CodeEval：一种针对代码训练大语言模型的目标评估教学法 (CodeEval: A pedagogical approach for targeted evaluation of code-trained Large Language Models)

from arxiv, Accepted at the International Joint Conference on Natural Language Processing & Asia-Pacific Chapter of the Association for Computational Linguistics, 2025. Will be published at ACL anthology

Large Language Models (LLMs) are predominantly assessed based on their common sense reasoning, language comprehension, and logical reasoning abilities. While models trained in specialized domains like mathematics or coding have demonstrated remarkable advancements in logical reasoning, there remains a significant gap in evaluating their code generation capabilities. Existing benchmark datasets fall short in pinpointing specific strengths and weaknesses, impeding targeted enhancements in models' reasoning abilities to synthesize code. To bridge this gap, our paper introduces an innovative, pedagogical benchmarking method that mirrors the evaluation processes encountered in academic programming courses. We introduce CodeEval, a multi-dimensional benchmark dataset designed to rigorously evaluate LLMs across 24 distinct aspects of Python programming. The dataset covers three proficiency levels - beginner, intermediate, and advanced - and includes both class-based and function-based problem types with detailed problem specifications and comprehensive test suites. To facilitate widespread adoption, we also developed RunCodeEval, an open-source execution framework that provides researchers with a ready-to-use evaluation pipeline for CodeEval. RunCodeEval handles test execution, context setup, and metrics generation, enabling researchers to quickly obtain detailed insights into model strengths and weaknesses across complexity levels, problem types, and programming categories. This combination enables targeted evaluation and guides improvements in LLMs' programming proficiencies.

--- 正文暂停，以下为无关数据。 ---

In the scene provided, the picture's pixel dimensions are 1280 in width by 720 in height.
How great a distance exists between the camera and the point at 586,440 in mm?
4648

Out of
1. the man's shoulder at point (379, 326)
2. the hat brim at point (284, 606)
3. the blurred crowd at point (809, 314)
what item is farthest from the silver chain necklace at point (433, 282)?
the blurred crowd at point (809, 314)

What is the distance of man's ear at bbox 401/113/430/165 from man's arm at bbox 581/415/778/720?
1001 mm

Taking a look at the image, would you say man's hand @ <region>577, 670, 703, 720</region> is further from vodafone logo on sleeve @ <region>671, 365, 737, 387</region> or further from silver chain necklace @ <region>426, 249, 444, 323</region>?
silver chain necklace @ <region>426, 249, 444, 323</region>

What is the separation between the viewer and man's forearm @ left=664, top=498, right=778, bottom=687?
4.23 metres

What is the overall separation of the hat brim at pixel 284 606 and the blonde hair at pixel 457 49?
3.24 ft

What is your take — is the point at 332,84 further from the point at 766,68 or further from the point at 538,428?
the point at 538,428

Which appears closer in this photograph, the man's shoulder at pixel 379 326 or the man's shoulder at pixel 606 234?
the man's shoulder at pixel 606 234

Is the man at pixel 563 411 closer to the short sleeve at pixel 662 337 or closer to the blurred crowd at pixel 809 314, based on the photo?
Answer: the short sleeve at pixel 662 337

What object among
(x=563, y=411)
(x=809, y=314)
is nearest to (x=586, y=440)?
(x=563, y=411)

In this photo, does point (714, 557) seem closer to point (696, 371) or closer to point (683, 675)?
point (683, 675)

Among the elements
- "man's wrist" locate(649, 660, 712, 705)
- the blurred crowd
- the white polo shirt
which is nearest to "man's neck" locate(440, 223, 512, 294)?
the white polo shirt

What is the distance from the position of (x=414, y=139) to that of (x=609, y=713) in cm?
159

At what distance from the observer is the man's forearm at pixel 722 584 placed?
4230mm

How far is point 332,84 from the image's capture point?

翻译：大语言模型（LLMs）的评估主要基于其常识推理、语言理解和逻辑推理能力。尽管在数学或编程等专业领域训练的模型在逻辑推理方面展现出显著进步，但对其代码生成能力的评估仍存在明显不足。现有基准数据集难以精准定位具体优势与缺陷，阻碍了模型代码合成推理能力的针对性提升。为填补这一空白，本文提出一种创新的教学式基准测试方法，其设计理念模拟学术编程课程中的评估流程。我们推出了CodeEval——一个多维基准数据集，旨在从24个不同的Python编程维度对LLMs进行严格评估。该数据集涵盖初级、中级和高级三个能力层级，包含基于类和基于函数两种问题类型，并提供详细的问题描述与完整的测试套件。为促进广泛采用，我们还开发了开源执行框架RunCodeEval，为研究者提供即用型的CodeEval评估流程。RunCodeEval能够处理测试执行、上下文配置和指标生成，使研究者能够快速获取模型在不同复杂度层级、问题类型和编程类别上的优势与不足的详细洞见。这种组合方案实现了目标导向的评估，并为提升LLMs的编程能力提供了指导方向。